Christoph Kühn a donc interrogé les Pénans, ceux qui ont connu de près ou de loin l’écologiste suisse. A leurs témoignages candides se mêlent les échos d’une Malaisie citadine emmenée, notamment, par la voix d’un journaliste autochtone qui dit avoir fait de Manser une légende.

S’y ajoute le regard quelque peu méfiant des médias suisses: Manser éclairé par les caméras de nos télévisons alors qu’il observait une grève de la faim devant le Palais fédéral à Berne. Trente six jours de jeûne salvateur, au profit des Pénans.

Du film, se dégage finalement le visage d’un homme qui accomplit sa mission d’écologiste comme un sacerdoce.

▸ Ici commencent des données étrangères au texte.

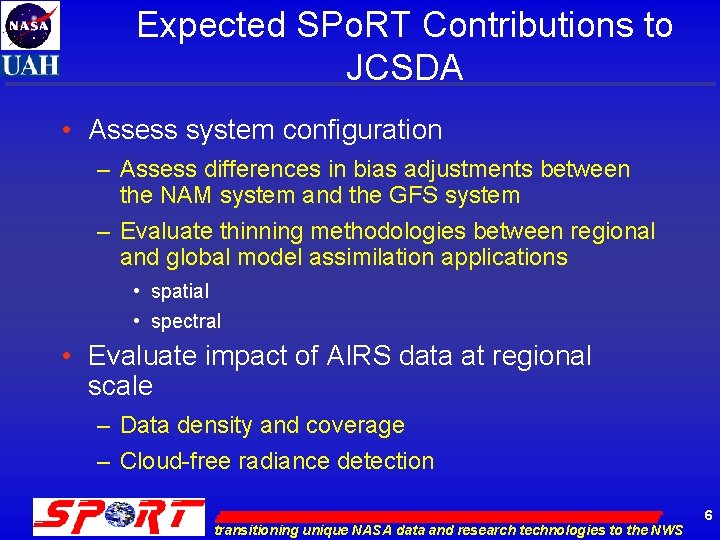 NASA
UAH

Expected SPoRT Contributions to JCSDA

• Assess system configuration
– Assess differences in bias adjustments between the NAM system and the GFS system
– Evaluate thinning methodologies between regional and global model assimilation applications
• spatial
• spectral
• Evaluate impact of AIRS data at regional scale
– Data density and coverage
– Cloud-free radiance detection

SPoRT
transitioning unique NASA data and research technologies to the NWS
6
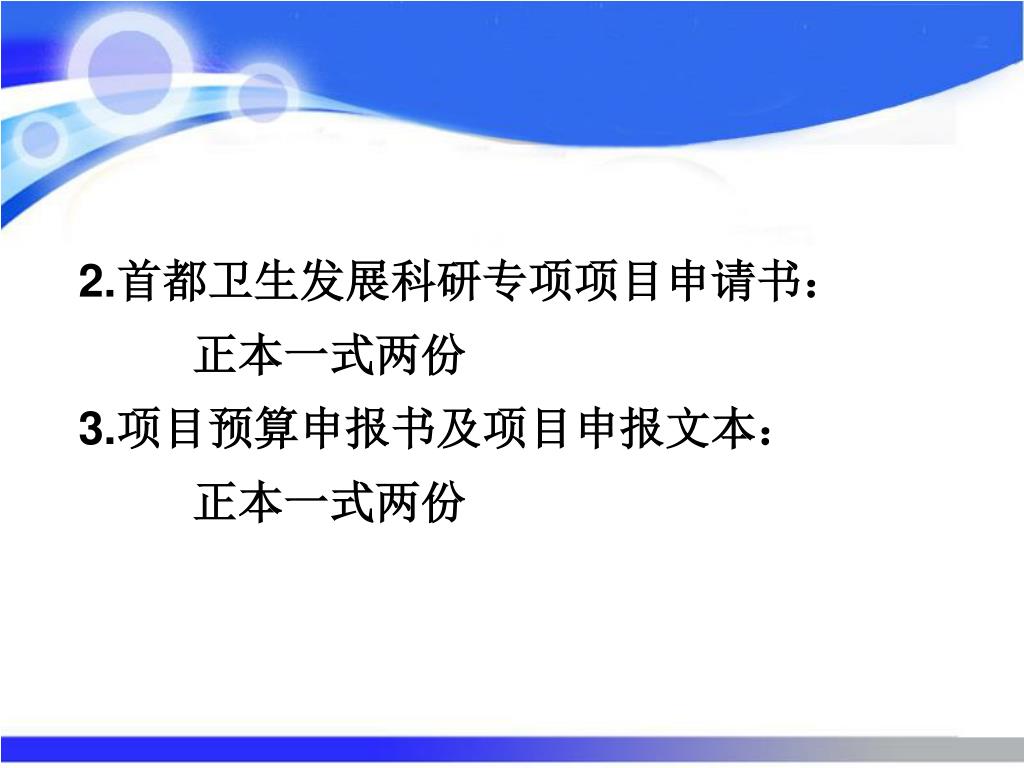 2.首都卫生发展科研专项项目申请书：

正本一式两份

3.项目预算申报书及项目申报文本：

正本一式两份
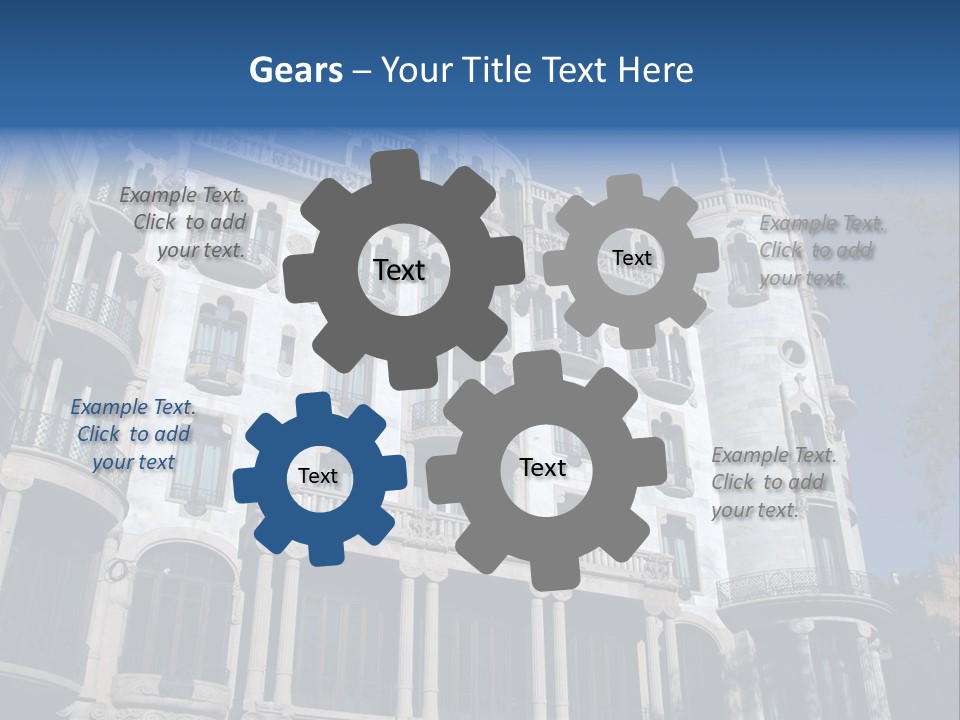 Gears – Your Title Text Here

Example Text. Click to add your text.

Text

Text

Example Text. Click to add your text.

Example Text. Click to add your text

Text

Text

Example Text. Click to add your text.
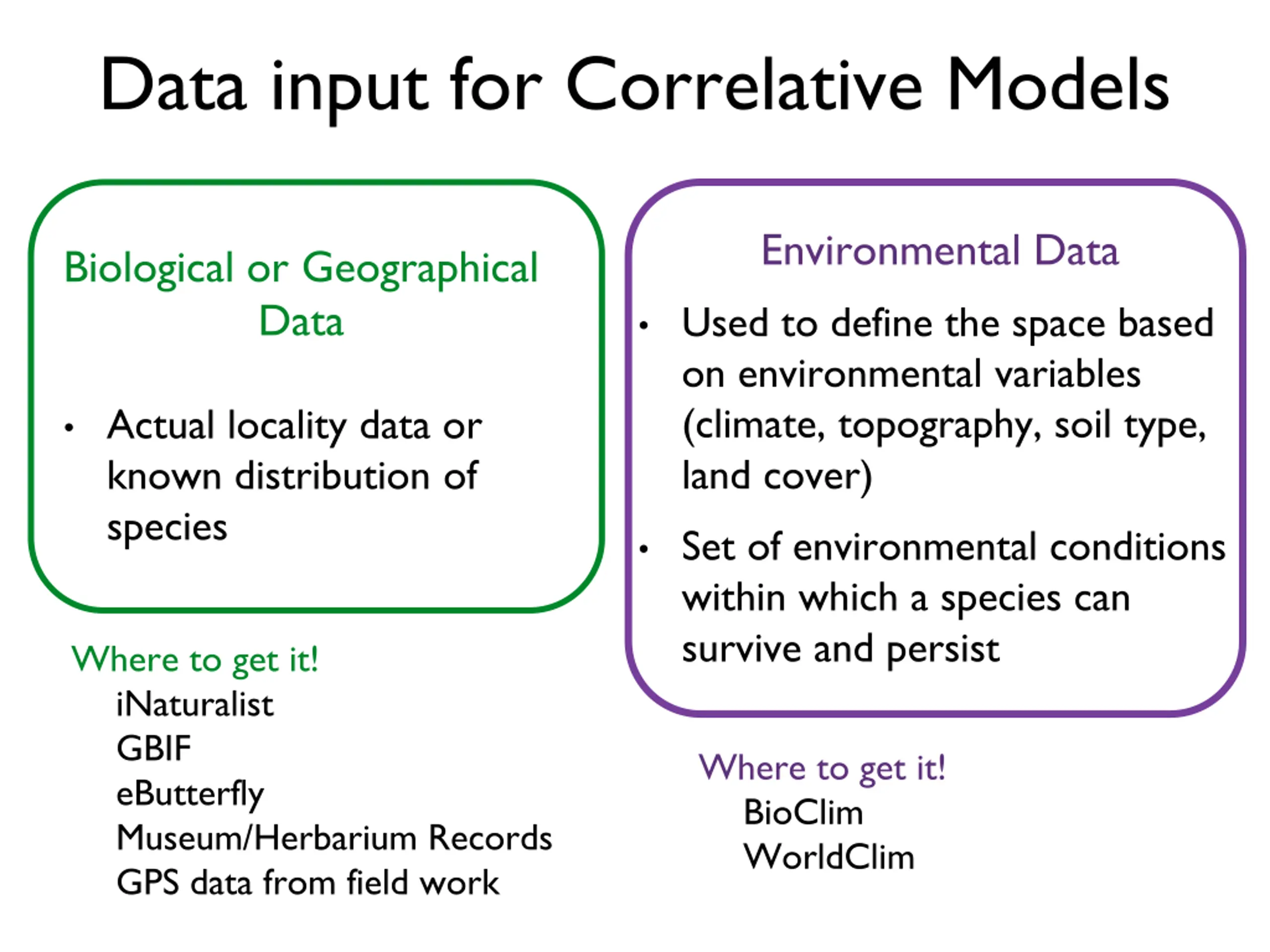 Data input for Correlative Models

Biological or Geographical Data

• Actual locality data or known distribution of species

Where to get it!
iNaturalist
GBIF
eButterfly
Museum/Herbarium Records
GPS data from field work

Environmental Data

• Used to define the space based on environmental variables (climate, topography, soil type, land cover)

• Set of environmental conditions within which a species can survive and persist

Where to get it!
BioClim
WorldClim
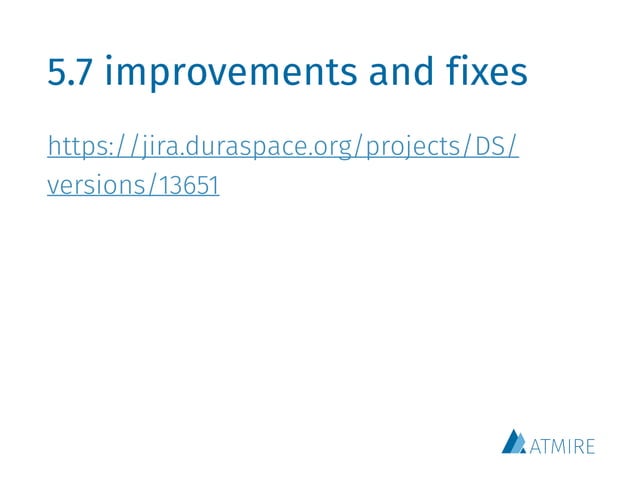 5.7 improvements and fixes

https://jira.duraspace.org/projects/DS/versions/13651

ATMIRE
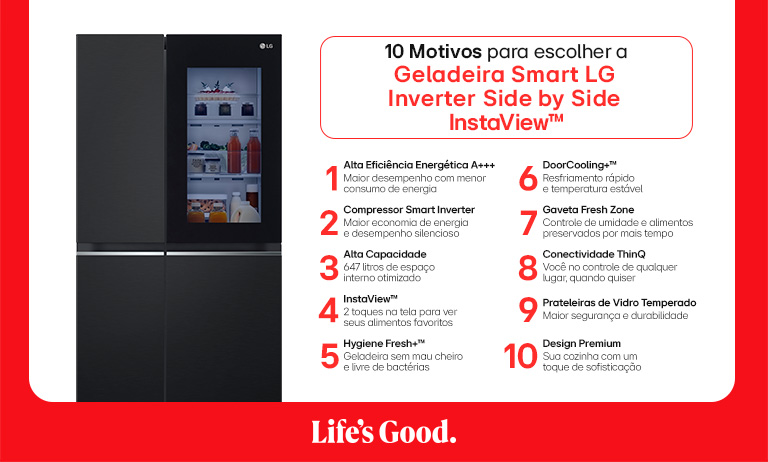 LG

10 Motivos para escolher a Geladeira Smart LG Inverter Side by Side InstaView™

1 Alta Eficiência Energética A+++
Maior desempenho com menor consumo de energia

2 Compressor Smart Inverter
Maior economia de energia e desempenho silencioso

3 Alta Capacidade
647 litros de espaço interno otimizado

4 InstaView™
2 toques na tela para ver seus alimentos favoritos

5 Hygiene Fresh+™
Geladeira sem mau cheiro e livre de bactérias

6 DoorCooling+™
Resfriamento rápido e temperatura estável

7 Gaveta Fresh Zone
Controle de umidade e alimentos preservados por mais tempo

8 Conectividade ThinQ
Você no controle de qualquer lugar, quando quiser

9 Prateleiras de Vidro Temperado
Maior segurança e durabilidade

10 Design Premium
Sua cozinha com um toque de sofisticação

Life's Good.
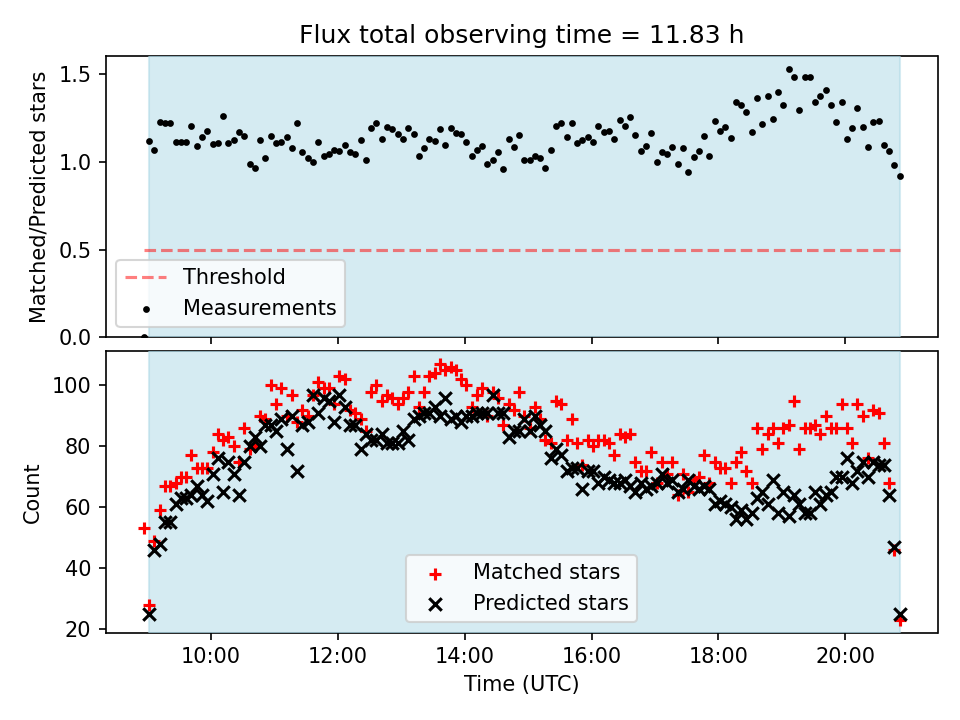 Flux total observing time = 11.83 h

Matched/Predicted stars

1.5
1.0
0.5
0.0

Threshold
Measurements

Count

100
80
60
40
20

Matched stars
Predicted stars

10:00
12:00
14:00
16:00
18:00
20:00

Time (UTC)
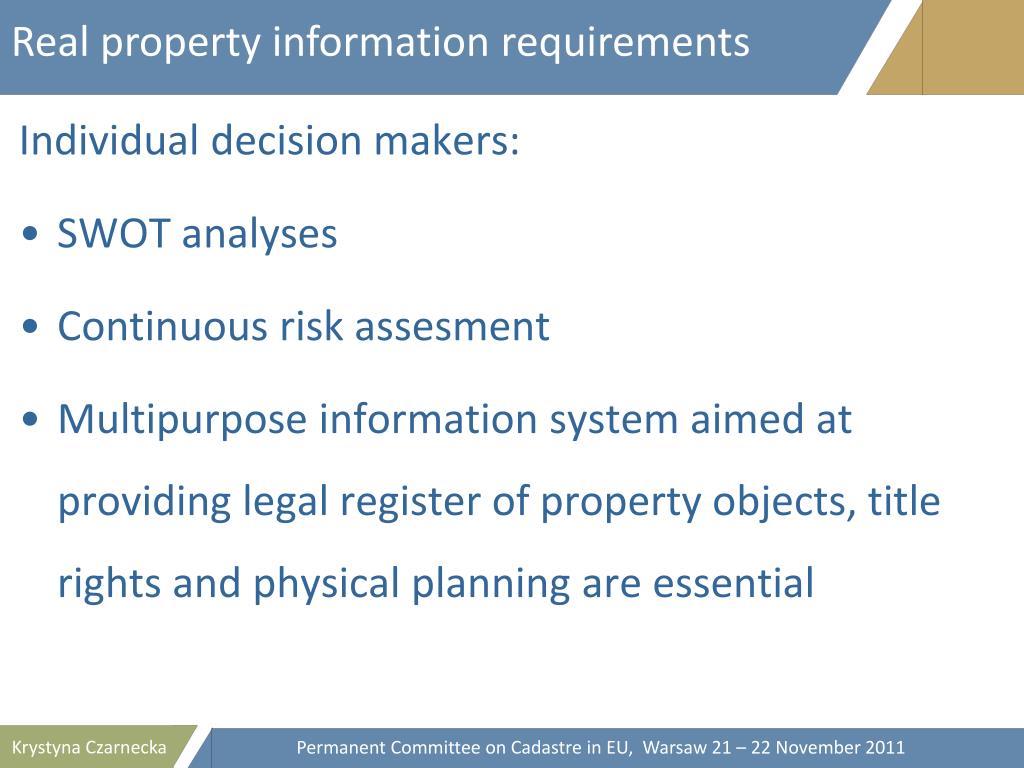 Real property information requirements

Individual decision makers:

• SWOT analyses

• Continuous risk assesment

• Multipurpose information system aimed at providing legal register of property objects, title rights and physical planning are essential

Krystyna Czarnecka

Permanent Committee on Cadastre in EU, Warsaw 21 – 22 November 2011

On est loin ici de l’agitation qui anime les Verts de tout poil. On se rapproche plutôt de l’image d’un ascète qui chercha obstinément le dépouillement sur terre et le paya cher.

swissinfo, Ghania Adamo

«Bruno Manser-Laki Penan», film documentaire de Christoph Kühn, dans les salles suisses.

Bruno Manser est né le 24 août 1954 à Bâle.

Après sa scolarité, il travaille pendant plusieurs années dans les alpages suisses, s’intéresse aux remèdes naturels et à la spéléologie.

Animé par le désir de vivre sans argent, il quitte la Suisse pour l’île de Bornéo à l’âge de 30 ans, traverse l’Etat malaisien du Sarawak.

De 1984 à 1990 il vivra parmi les Pénans en pleine forêt vierge.

De retour en Suisse, il tente de sensibiliser l’opinion publique sur le déboisement de la forêt tropicale du Sarawak et crée en 1992 le Fonds Bruno Manser à Bâle.

Il retournera à plusieurs reprises chez les Pénans, avant de disparaître à Bornéo en l’an 2000, assassiné, suppose-t-on, par les compagnies forestières.